Michelangelo was struggling to complete the tomb of Pope Julius II,

and many younger artists, such as Timoteo Viti and Sodoma, were also active.

Drafts of embittered letters betray the disappointment of the aging master,

who kept a low profile while he worked in his studio on mathematical studies and technical experiments or surveyed ancient monuments as he strolled through the city.

Leonardo seems to have spent time with Bramante,

but the latter died in 1514, and there is no record of Leonardo’s relations with any other artists in Rome.

A magnificently executed map of the Pontine Marshes suggests that Leonardo was at least a consultant for a reclamation project that Giuliano de’ Medici ordered in 1514.

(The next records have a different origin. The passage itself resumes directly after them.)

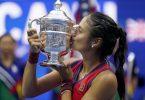 Die US-Open-Trophäe ist Emma Raducanu einen Kuss wert. Foto: Seth Wenig/AP/dpa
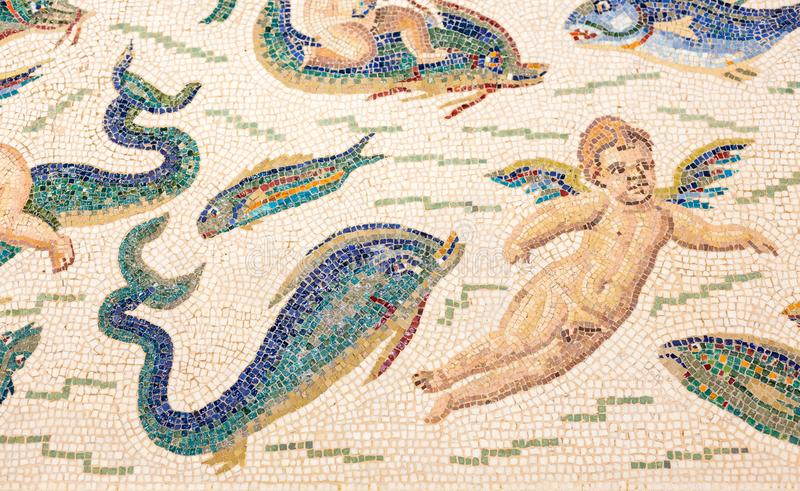 Mozaïekengel en vissen bij Louvrelens, Franceh stock afbeelding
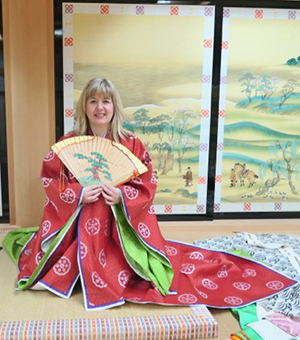 Lynn Wilson, a Scottish designer and closed-loop expert, visited the Costume Museum in Kyoto.
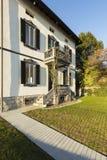 Villa antique extérieure avec le jardin soigné un jour ensoleillé image stock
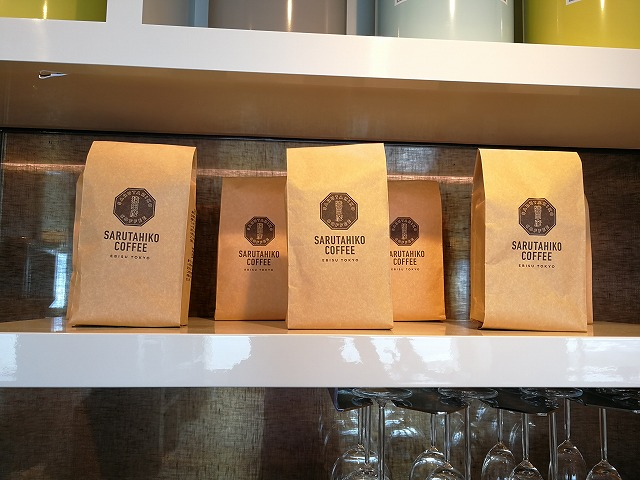<p>ラウンジのコーヒーは猿田彦・EBISU TOKYO</p>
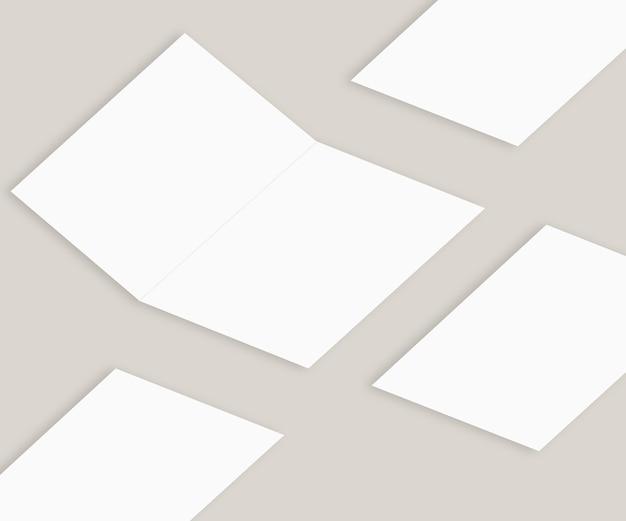 Flyer mockup mit deckblatt auf weißem hintergrund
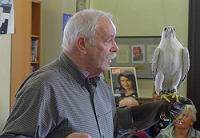 Photograph of Tom Ricardi with a gyrfalcon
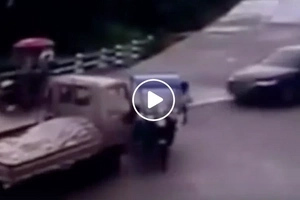 Mabilis magisip! Tricycle driver escapes DEATH when reckless truck crushes bike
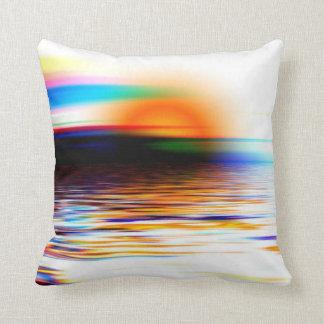 Puesta del sol divina colorida del arco iris en la almohada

leonardo da vinci is known for
leonardo da vinci is known for


Perhaps stifled by this scene(leonardo da vinci is known for)

Perhaps stifled by this scene,

at age 65 Leonardo accepted the invitation of the young King Francis I to enter his service in France.

At the end of 1516 he left Italy forever,

together with Melzi, his most devoted pupil.

Leonardo spent the last three years of his life in the small residence of Cloux (later called Clos-Lucé),

near the king’s summer palace at Amboise on the Loire.

He proudly bore the title Premier peintre, architecte et méchanicien du Roi (“First painter, architect, and engineer to the King”).

Leonardo still made sketches for court festivals, but the king treated him in every respect as an honoured guest and allowed him freedom of action.

Decades later,

Francis I talked with the sculptor Benvenuto Cellini about Leonardo in terms of the utmost admiration and esteem.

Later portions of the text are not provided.